*** Brano proposto

L’Economist ha raccontato come è stata vissuta la questione-cremazione a una recente convention americana della NFDA, l’associazione di categoria di chi opera nelle imprese funebri. Ha scritto che «la separazione del corpo dalla cerimonia è vista come un fenomeno preoccupante», perché toglie una sorta di implicito legame tra i servizi offerti al corpo del defunto e i riti collegati alla sua sepoltura. L’Economist ha anche scritto che ci sono corsi per insegnare a chi lavora nelle imprese funebri cosa dire per convincere le persone che la cremazione non sia poi così vantaggiosa, dicendo anche che non c’è modo di sapere davvero se le ceneri siano effettivamente quelle del defunto.
La religione non è più quella di una volta
L’Economist ha scritto che a chi organizza funerali negli Stati Uniti capita ormai di prevedere consegne di pizze, cocktail e karaoke; che c’è chi preferisce definire la cerimonia “celebrazione della vita” e che c’è chi sceglie di sparare in cielo le ceneri tramite dei fuochi d’artificio. La cremazione diretta negli Stati Uniti permette tra l’altro di fare un rito o una cerimonia quando-dove-e-come si vuole, in un momento diverso da quello della cremazione. Simon Cox, portavoce della grande impresa funebre britannica Dignity, ha detto: «L’austero funerale vittoriano sta pian piano lasciando il posto a celebrazioni allegre e personali».
Internet e tutto quello che ci si può fare
Un tempo, ha fatto notare l’Economist, le imprese funebri «avevano clienti che facevano poche domande, e le imprese funebri ne facevano poche ai clienti: protestante o cattolico? Bara aperta o chiusa? E, in certe parti del mondo, sepoltura o cremazione?». Le cose stanno cambiando: «Ora c’è una nuova generazione di clienti che non vuole più consegnare i propri defunti all’impresa funebre più vicina, senza nemmeno pensarci. I nuovi clienti si guardano intorno, e trovano nuove soluzioni, catene di alberghi che “fanno” funerali, urne o feretri in vendita su Amazon».

******
*** Materiale mostrato

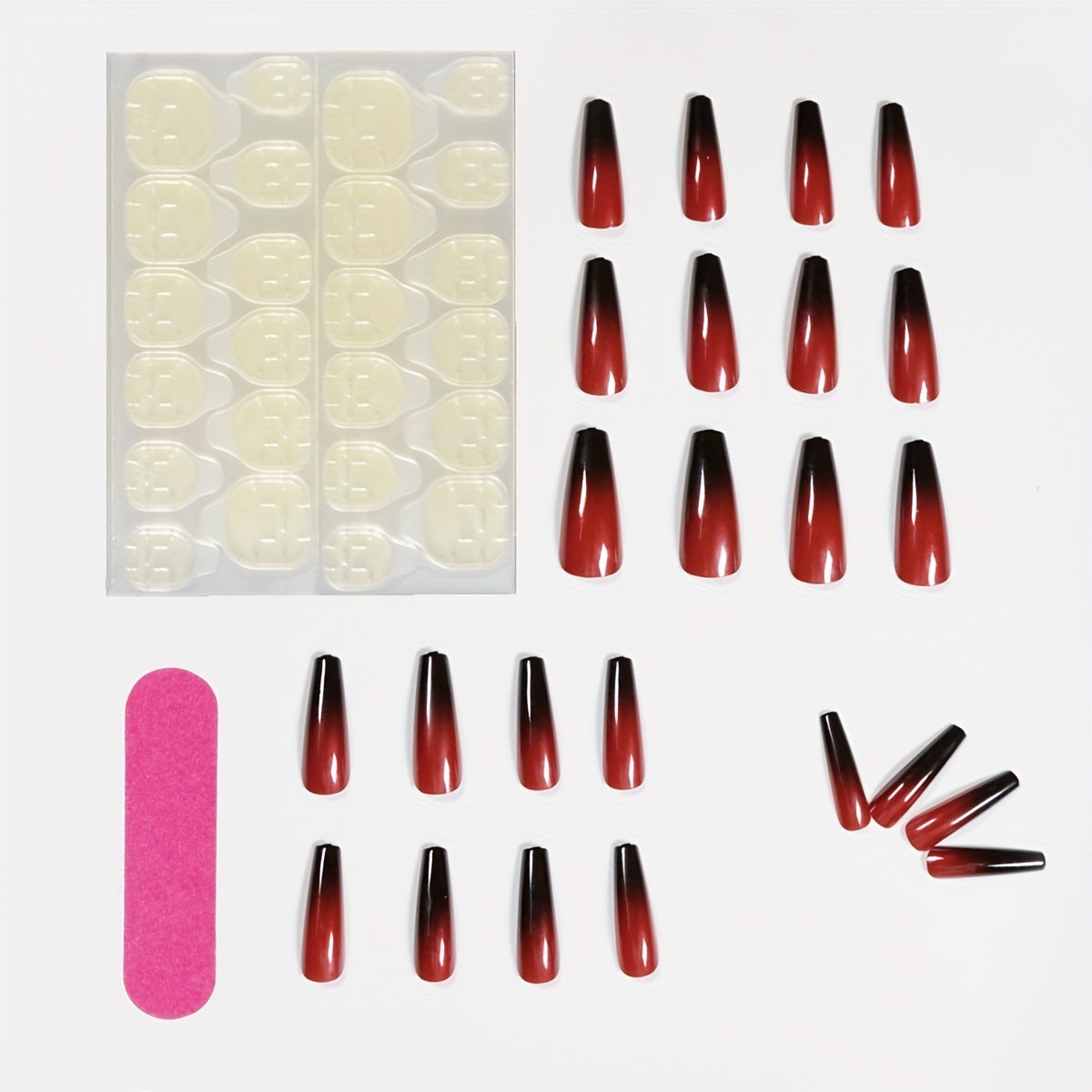 Coffin Press On Nails Long Retro Red (24 Pcs)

******

Consegna: Prosegui il brano sui cambiamenti nel settore delle imprese funebri, continuando dopo l'ultima frase.

Svolgimento:
Per ora i dati di vendita di urne e bare online non sono immensi, ma sono comunque una possibilità, fosse anche solo per rendersi conto dell’esistenza di alternative meno costose. Ed è un problema per le imprese funebri che, secondo i dati della NFDA, ottengono un terzo dei loro profitti dalla vendita di prodotti (e non dall’offerta di servizi). Internet serve anche per guardare su Google o Yelp le recensioni delle pompe funebri (sì, ci sono) o per trovare siti che si occupano della cosa: negli Stati Uniti c’è per esempio Funeralocity, che confronta i prezzi di diverse società; in Italia c’è invece l’app iCircle. Tra le tante opzioni messe a disposizione da internet ci sono anche i live streaming dei riti funebri e società che offrono video non diversi da quelli di un matrimonio.
Le altre possibilità
Tra quelli che stanno provando a adattarsi al cambiamento ci sono Jimmy Olson, che in Wisconsin, negli Stati Uniti, ha trasformato due cappelle in sale da ricevimento, e Walker Posey, che ha un’impresa funebre ma vuole ampliare l’attività e occuparsi anche di “celebrazioni di vita” come matrimoni e battesimi. Mark Musgrove, in Oregon, vende spazi per urne in «un bus Volkswagen adattato a tema hippy». Musgrove ha detto: «Il bisogno di lutto è lo stesso, devi solo trovare nuovi modi per far sì che si esprima. Una foto fatta insieme a una grigliata potrebbe essere più significativa di guardare un corpo morto».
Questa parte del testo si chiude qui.